Como en la vida, “el tatuaje tiene para el sujeto un sentido expresivo y narrativo que adopta sus particularidades a partir de su universo individual” (Sastre Cifuentes, 2011). La expresión de este dolor, que dura dos horas y media, y la breve risa que se interpone por bloques, es un resumen de mi acontecer diario que ahora se narra en mi cuerpo.
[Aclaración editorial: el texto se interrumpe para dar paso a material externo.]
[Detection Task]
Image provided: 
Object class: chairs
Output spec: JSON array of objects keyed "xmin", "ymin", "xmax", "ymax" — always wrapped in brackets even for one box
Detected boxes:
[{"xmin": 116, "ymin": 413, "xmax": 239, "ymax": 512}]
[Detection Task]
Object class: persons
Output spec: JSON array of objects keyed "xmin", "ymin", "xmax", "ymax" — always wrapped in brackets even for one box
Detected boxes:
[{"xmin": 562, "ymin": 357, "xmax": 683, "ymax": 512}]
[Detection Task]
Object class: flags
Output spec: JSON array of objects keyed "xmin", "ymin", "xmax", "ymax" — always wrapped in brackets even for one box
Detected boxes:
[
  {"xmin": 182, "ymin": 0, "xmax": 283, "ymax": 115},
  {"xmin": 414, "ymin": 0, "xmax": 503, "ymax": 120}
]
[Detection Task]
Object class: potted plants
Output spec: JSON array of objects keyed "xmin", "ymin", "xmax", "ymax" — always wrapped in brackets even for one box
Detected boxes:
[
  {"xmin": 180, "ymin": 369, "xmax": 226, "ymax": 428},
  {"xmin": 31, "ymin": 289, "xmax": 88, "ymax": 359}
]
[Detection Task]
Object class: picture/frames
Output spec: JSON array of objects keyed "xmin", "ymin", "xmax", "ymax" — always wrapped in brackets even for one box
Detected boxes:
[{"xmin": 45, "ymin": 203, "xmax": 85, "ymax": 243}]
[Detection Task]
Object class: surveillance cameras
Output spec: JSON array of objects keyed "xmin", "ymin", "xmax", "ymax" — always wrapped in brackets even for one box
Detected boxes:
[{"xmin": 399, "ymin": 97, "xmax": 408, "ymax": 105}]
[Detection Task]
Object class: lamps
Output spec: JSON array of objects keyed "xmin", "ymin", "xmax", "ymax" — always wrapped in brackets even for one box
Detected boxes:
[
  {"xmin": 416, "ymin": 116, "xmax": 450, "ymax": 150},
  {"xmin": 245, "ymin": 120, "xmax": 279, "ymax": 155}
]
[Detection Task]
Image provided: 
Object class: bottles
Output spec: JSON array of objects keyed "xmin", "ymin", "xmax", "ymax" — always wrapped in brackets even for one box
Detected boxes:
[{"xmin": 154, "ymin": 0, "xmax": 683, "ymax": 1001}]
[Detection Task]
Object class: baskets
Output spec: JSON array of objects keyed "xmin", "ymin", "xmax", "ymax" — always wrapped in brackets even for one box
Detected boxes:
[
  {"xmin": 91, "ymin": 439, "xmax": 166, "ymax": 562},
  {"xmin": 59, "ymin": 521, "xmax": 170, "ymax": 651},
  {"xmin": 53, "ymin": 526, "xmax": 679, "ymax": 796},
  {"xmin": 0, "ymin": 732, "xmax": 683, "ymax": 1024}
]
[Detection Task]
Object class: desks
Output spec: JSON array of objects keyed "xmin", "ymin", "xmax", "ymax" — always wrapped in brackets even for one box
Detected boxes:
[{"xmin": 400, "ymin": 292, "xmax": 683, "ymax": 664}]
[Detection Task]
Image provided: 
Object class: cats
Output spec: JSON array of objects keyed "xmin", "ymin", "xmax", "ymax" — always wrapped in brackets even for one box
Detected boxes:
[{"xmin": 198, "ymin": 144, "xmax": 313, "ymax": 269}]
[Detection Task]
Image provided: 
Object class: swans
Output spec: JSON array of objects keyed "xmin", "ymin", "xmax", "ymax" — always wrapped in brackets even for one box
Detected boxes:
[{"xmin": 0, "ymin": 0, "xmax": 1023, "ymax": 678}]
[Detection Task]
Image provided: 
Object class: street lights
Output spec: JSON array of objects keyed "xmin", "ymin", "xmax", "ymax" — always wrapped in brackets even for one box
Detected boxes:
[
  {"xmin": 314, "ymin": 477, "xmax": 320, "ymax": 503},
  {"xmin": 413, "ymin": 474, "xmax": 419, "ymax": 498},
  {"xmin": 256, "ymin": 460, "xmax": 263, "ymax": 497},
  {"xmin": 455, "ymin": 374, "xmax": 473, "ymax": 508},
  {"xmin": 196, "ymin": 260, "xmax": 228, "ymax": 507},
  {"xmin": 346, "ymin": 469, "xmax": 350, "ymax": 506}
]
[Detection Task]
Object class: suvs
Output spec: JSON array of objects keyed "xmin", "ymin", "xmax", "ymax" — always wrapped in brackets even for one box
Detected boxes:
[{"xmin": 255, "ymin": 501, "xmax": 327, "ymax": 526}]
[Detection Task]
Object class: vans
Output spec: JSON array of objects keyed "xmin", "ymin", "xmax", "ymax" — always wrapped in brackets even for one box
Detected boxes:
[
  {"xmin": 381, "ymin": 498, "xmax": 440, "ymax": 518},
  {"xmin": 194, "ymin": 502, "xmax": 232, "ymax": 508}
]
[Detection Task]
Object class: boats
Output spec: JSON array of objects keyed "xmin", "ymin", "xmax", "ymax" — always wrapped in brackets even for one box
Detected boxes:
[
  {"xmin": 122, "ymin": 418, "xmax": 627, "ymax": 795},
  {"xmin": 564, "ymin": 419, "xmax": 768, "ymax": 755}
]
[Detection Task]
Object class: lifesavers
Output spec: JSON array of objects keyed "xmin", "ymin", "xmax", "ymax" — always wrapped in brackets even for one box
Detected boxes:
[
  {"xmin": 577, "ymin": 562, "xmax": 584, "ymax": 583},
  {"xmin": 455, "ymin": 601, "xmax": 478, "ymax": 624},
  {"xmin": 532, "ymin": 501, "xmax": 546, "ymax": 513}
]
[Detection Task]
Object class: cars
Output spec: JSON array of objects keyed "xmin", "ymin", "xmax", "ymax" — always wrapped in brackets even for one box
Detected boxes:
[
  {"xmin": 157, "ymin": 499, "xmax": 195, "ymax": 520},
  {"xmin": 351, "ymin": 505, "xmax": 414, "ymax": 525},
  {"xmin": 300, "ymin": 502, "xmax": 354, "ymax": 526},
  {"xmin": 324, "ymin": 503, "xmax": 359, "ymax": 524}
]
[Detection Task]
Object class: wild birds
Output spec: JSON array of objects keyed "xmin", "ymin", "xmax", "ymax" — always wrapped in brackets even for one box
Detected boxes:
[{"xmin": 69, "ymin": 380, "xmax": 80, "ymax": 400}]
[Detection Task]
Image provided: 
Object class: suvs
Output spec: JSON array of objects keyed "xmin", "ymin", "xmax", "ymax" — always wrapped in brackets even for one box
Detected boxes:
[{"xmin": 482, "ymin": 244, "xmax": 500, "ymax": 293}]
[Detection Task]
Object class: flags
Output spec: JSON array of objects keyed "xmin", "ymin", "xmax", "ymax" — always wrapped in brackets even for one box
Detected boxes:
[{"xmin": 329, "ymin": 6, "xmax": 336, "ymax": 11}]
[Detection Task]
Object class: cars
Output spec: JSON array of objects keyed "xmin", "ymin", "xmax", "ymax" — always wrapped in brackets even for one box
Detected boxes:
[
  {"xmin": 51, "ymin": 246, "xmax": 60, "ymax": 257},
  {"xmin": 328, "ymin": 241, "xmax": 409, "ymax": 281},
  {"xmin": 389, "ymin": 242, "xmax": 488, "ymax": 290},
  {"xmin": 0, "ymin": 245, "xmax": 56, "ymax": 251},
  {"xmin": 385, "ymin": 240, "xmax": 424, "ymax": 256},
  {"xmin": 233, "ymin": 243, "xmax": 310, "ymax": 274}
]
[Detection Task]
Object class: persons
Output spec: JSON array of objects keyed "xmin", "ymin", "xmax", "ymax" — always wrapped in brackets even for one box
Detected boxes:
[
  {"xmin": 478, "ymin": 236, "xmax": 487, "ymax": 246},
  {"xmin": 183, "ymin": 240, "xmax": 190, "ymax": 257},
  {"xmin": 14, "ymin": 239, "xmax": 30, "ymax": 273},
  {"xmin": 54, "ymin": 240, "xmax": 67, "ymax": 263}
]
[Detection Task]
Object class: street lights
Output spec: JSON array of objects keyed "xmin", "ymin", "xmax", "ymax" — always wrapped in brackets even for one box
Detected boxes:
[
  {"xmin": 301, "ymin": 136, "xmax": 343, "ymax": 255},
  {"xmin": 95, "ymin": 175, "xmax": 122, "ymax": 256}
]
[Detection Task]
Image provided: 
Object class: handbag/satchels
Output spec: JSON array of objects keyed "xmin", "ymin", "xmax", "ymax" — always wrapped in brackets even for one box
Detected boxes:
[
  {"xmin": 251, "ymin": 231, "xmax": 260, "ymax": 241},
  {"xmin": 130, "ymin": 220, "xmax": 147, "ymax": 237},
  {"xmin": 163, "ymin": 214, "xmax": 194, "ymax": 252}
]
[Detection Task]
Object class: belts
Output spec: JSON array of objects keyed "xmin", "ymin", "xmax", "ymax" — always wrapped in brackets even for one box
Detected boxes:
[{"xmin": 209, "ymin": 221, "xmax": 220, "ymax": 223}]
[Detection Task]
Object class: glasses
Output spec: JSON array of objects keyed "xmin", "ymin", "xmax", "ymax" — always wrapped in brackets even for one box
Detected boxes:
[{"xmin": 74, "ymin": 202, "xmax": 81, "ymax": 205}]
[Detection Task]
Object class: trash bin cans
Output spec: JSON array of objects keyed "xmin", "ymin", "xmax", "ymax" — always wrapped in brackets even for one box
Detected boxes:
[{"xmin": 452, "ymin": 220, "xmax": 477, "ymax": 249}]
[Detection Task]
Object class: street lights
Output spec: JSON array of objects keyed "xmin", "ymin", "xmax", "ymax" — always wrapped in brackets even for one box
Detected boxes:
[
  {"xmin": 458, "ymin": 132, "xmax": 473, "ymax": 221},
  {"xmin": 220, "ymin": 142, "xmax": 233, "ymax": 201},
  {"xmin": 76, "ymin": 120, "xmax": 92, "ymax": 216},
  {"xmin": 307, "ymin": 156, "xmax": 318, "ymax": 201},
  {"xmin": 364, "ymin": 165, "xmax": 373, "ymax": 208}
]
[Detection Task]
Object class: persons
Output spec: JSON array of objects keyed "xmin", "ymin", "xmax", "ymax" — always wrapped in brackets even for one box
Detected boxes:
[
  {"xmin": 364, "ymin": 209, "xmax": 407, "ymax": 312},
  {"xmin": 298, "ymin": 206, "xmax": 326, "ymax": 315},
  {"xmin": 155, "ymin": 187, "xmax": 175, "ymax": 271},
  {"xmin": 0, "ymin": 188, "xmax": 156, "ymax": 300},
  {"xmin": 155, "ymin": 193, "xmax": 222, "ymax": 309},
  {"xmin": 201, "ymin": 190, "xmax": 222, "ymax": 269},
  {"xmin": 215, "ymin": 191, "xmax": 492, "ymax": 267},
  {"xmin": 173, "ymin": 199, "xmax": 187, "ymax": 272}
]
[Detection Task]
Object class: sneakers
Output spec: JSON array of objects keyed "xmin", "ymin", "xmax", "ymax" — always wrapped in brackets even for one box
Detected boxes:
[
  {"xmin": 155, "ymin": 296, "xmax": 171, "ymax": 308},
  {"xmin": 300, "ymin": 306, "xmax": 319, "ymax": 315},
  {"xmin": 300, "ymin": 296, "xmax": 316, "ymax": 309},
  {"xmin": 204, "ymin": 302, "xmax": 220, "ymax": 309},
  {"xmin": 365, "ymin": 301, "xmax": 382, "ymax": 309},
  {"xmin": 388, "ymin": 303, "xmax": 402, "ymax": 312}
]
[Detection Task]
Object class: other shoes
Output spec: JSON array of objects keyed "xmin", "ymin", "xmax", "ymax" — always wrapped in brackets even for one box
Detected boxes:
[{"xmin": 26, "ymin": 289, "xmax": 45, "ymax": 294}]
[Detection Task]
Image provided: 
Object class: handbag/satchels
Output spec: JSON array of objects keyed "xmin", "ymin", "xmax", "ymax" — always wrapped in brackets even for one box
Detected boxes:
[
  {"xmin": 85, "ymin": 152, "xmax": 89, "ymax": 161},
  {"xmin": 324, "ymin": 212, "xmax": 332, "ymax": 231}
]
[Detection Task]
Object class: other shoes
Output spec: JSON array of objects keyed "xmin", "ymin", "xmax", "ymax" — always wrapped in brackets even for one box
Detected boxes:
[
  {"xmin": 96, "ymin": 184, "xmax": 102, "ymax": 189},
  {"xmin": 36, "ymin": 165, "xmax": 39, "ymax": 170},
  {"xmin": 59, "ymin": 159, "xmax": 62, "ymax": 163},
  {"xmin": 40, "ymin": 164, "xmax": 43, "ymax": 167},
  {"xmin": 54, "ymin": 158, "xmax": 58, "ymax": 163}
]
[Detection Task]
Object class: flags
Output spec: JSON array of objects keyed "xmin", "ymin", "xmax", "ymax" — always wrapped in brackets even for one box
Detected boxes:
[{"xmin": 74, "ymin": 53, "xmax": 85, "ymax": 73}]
Yzmael, un completo extraño en mi vida, ahora es como un amante que se acerca a esta intimidad, rozando y curando la piel de mi brazo, contando una historia que se refleja en esta unicidad, que servirá de testimonio para una trascendencia imborrable, el sello que sobrevivirá al olvido.

Cada vez más cerca del final, la piel más sensible deja escapar la agonía de la espera; los músculos se tensan y aumenta mi pulso. La curiosidad me golpea y me asomo para ver el posible resultado. Unos últimos detalles y una nueva historia, irreversible y permanente, me acompañará en este vínculo simbólico.

Viva la Vida fue mi primer tatuaje, en octubre de 2014. Algunos pensarían que este hace referencia a la canción de Coldplay, lo cual no niego; sin embargo, es más su relación con la pintura de Frida Kahlo de 1954 cuando ocho días antes de morir, plasmó entre la pintura rojo sangre, en mayúsculas en una de las sandías, la frase: “VIVA LA VIDA”. Como un homenaje a la vida de la artista, este tatuaje lo llevo en mi espalda, del lado izquierdo, cerca del corazón, para no olvidar la historia a la que brinda testimonio.

Hoy, 10 de abril de 2017, llevo en mi brazo tatuada una cámara. Sería un cliché como fotógrafa; pero a mis treinta años es un recordatorio del recorrido que inició hace quince años, cuando tomé por primera vez una cámara. Un instrumento aparentemente frío que bajo la mano del hombre crea las más hermosas imágenes traducidas en luz.

Días después, mientras los últimos vestigios de sanación abandonan mi piel, hago un recorrido de estos quince años, la mitad de mi vida, y las imágenes que marcaron cada paso, como un recordatorio para trazar la evolución de esta labor y pasión que me ha acompañado: la fotografía, ahora convertida en una obra en el lienzo que es mi cuerpo.